**WORK TASK**
Return the passage on leaving someone who says they aren't ready for a relationship word for word, in full.

**TEXT FOR ANALYSIS**
When you leave, that person has a shot at seeing your value 1) by missing it and losing it, as well as 2) by seeing you as someone who has standards that they are willing to uphold regardless of how attractive or mesmerizing or charismatic or sexy someone is.

If I could help you snap your fingers and not care about wanting this person anymore, I would. What I’m trying to say is that leaving is not only your best shot at finding something better and finding the happiness you’re looking for in your love life, it also just so happens to be the best chance you have at this person realizing that they do want a relationship with you.

For anyone out there who wants to know how to have these conversations with someone, where you actually speak your standards, I have a free training called Dating With Results that’s essentially a one-hour free training from me that shows you how to do not only that, but so much more. It’s going to make you more confident. It’s also going to show you how to uphold your standards and how to speak them. So that’s at for anyone who wants to take that training.

The fifth and final mindset shift for this video, when someone is telling you they’re not ready and you’re wondering whether to stick around anyway, is to ask yourself: “Is this what I held out for?”

**DATA EXTRACTS**

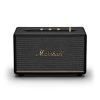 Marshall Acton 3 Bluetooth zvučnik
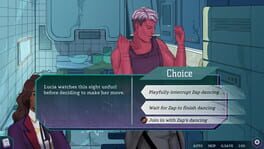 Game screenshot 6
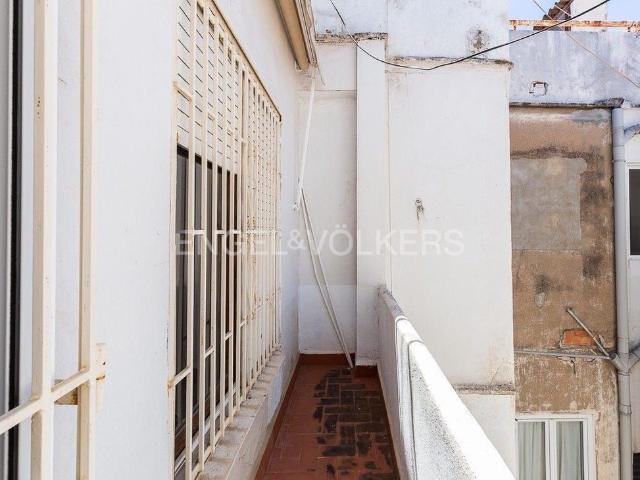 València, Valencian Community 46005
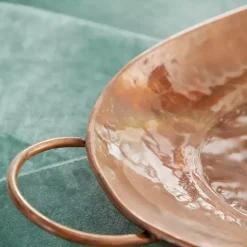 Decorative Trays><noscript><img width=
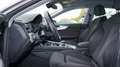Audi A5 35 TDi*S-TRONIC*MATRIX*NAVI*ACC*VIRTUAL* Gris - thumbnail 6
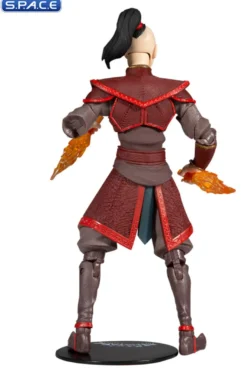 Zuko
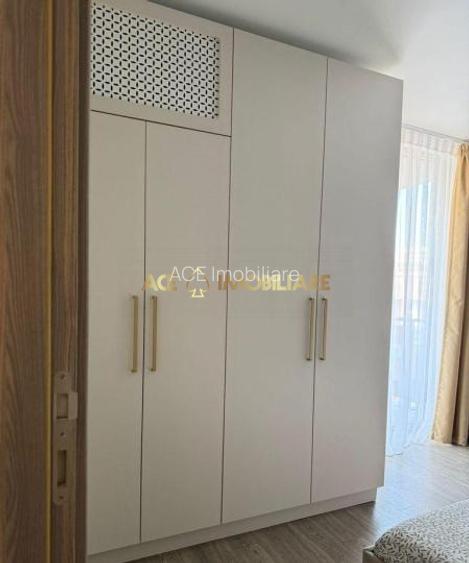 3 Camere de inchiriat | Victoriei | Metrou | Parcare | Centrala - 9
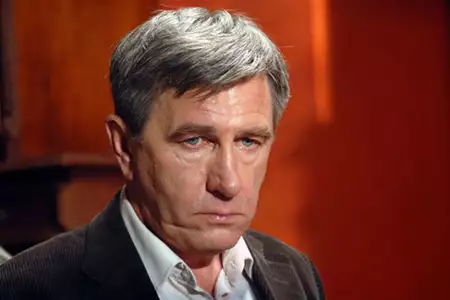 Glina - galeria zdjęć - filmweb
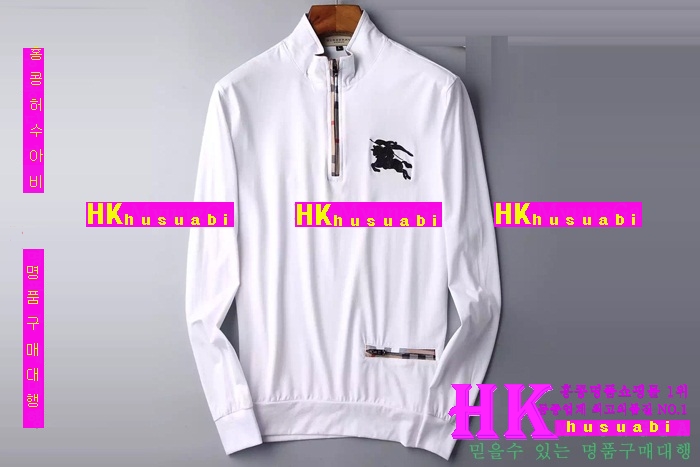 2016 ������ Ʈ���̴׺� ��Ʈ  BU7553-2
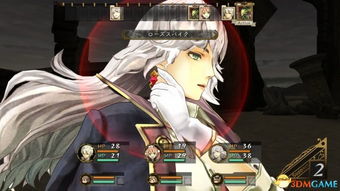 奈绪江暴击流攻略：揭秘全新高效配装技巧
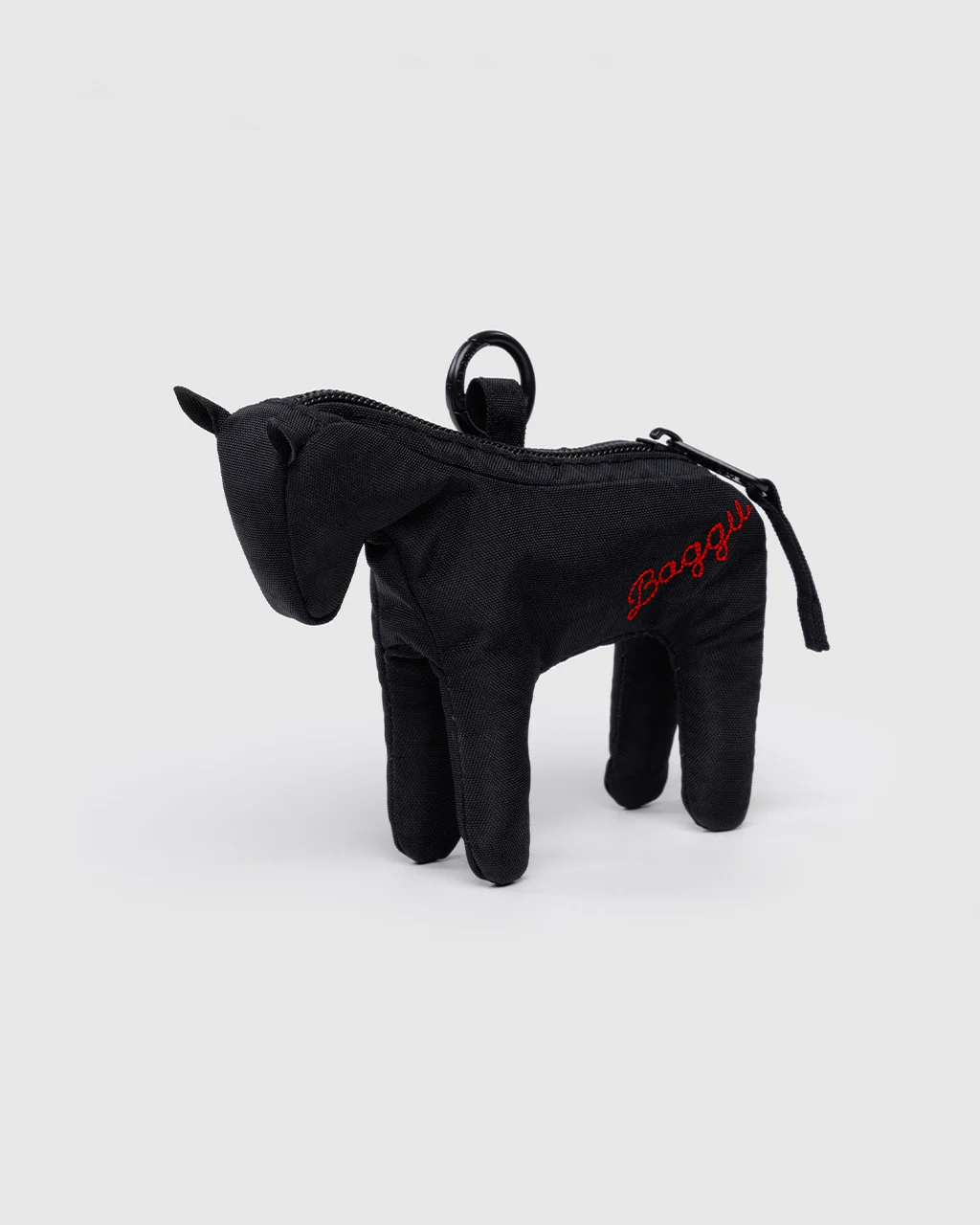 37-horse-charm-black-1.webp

**EXERCISE ANSWER**
When you leave, that person has a shot at seeing your value 1) by missing it and losing it, as well as 2) by seeing you as someone who has standards that they are willing to uphold regardless of how attractive or mesmerizing or charismatic or sexy someone is.

If I could help you snap your fingers and not care about wanting this person anymore, I would. What I’m trying to say is that leaving is not only your best shot at finding something better and finding the happiness you’re looking for in your love life, it also just so happens to be the best chance you have at this person realizing that they do want a relationship with you.

For anyone out there who wants to know how to have these conversations with someone, where you actually speak your standards, I have a free training called Dating With Results that’s essentially a one-hour free training from me that shows you how to do not only that, but so much more. It’s going to make you more confident. It’s also going to show you how to uphold your standards and how to speak them. So that’s at for anyone who wants to take that training.

The fifth and final mindset shift for this video, when someone is telling you they’re not ready and you’re wondering whether to stick around anyway, is to ask yourself: “Is this what I held out for?”